--- Texto fornecido ---

Um ano depois desse encontro, a secretária de Longo recebeu uma ligação. “Diga a ele que é a Polly, de Barretos”, anunciou. “Eu já ia pôr a Interpol atrás de você”, brincou Longo ao telefone, segundo a garota. Os dois passaram a sair, socialmente, sobretudo para restaurantes dos Jardins. Na época, ela sonhava com uma vida melhor, com direito a emprego fixo. Ele, por sua vez, saboreava os primeiros frutos de uma impressionante ascensão conquistada à custa de muito trabalho e de uma afiadíssima lábia de vendedor. A trajetória de Polly e a de Francisco continuam ligadas até hoje, como se verá ao final desta reportagem, embora o conto de fadas da Franz Schubert não tenha tido um desfecho feliz.
O empresário de 51 anos é atualmente o importador exclusivo, no Brasil, de quatro marcas de carro entre as mais incensadas, caras e cobiçadas do mundo: Ferrari, Maserati, Lamborghini e Rolls- Royce. Nenhuma das novas máquinas custa menos que 1,8 milhão de reais. Alguns reluzentes exemplares se encontram expostos na Via Italia, empresa que as comercializa, na chamativa loja da Avenida Brasil, 1769. Ali, Chico, como é mais conhecido, despacha quando não está viajando — às vezes pela Europa, aonde vai quatro vezes por ano, outras por Florianópolis, ou em um iate de grande porte, com amigos e garotas, em animados programas que unem negócios e lazer. Sempre com trabalho duro pelo meio: atrair clientes que possam comprar seus bólidos invejáveis.
Em setembro, exibiu uma Ferrari 458 Speciale Aperta — conversível, de pelo menos 2,7 milhões de dólares — no festival náutico da Tedesco Marina, em Balneário Camboriú. O vídeo da apresentação, disponível no YouTube, mostra o empresário de blazer escuro e calça cor de vinho, sem gravata, explicando as maravilhas do modelo em exposição, um dos 499 que a fábrica italiana produziu, dois deles abiscoitados pelo empresário brasileiro. “O carro é um fascínio”, disse aos poucos mas deslumbrados presentes. “O feliz proprietário vai ter uma joia nas mãos.” É um deleite ver a proteção vermelha de polietileno ser retirada — e então surgir a 458 Speciale A, amarela com listras azuis, tinindo de nova.
O proprietário da concessão das quatro prestigiadas grifes internacionais automotivas começou a vida como feirante, juntamente com os pais, no bairro da Penha, onde nasceu, e no Mercado Municipal. Mario Longo, de 91 anos, e Elvira Chilelli, já falecida, vindos da Itália, vendiam frutas. Daí surgiu o primeiro apelido do futuro representante por aqui da Ferrari: Chico Bananeiro. Ele próprio nunca contou a história em detalhes.

---

(Enunciado do exercício)
Atualize o trecho do texto fornecido começando em "Um ano depois" e seguindo até "um desfecho feliz.", trocando "restaurantes" por "bares".

--- Material extraído ---

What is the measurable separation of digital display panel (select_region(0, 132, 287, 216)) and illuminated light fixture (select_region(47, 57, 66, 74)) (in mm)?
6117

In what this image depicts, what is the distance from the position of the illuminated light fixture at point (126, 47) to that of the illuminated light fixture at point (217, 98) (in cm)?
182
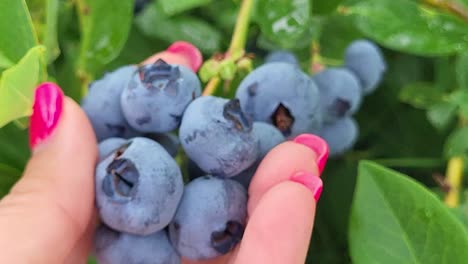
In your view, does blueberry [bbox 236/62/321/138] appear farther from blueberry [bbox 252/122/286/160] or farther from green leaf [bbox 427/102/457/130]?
green leaf [bbox 427/102/457/130]

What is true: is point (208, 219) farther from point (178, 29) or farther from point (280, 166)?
point (178, 29)

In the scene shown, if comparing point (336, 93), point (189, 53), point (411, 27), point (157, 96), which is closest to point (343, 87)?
point (336, 93)

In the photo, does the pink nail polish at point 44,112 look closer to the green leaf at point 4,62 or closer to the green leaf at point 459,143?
the green leaf at point 4,62

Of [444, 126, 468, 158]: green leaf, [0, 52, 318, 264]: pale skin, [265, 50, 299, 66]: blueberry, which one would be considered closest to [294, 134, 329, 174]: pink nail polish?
[0, 52, 318, 264]: pale skin

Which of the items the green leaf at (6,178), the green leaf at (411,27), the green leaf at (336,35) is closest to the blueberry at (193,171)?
the green leaf at (6,178)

---

(Sua resposta)
Um ano depois desse encontro, a secretária de Longo recebeu uma ligação. “Diga a ele que é a Polly, de Barretos”, anunciou. “Eu já ia pôr a Interpol atrás de você”, brincou Longo ao telefone, segundo a garota. Os dois passaram a sair, socialmente, sobretudo para bares dos Jardins. Na época, ela sonhava com uma vida melhor, com direito a emprego fixo. Ele, por sua vez, saboreava os primeiros frutos de uma impressionante ascensão conquistada à custa de muito trabalho e de uma afiadíssima lábia de vendedor. A trajetória de Polly e a de Francisco continuam ligadas até hoje, como se verá ao final desta reportagem, embora o conto de fadas da Franz Schubert não tenha tido um desfecho feliz.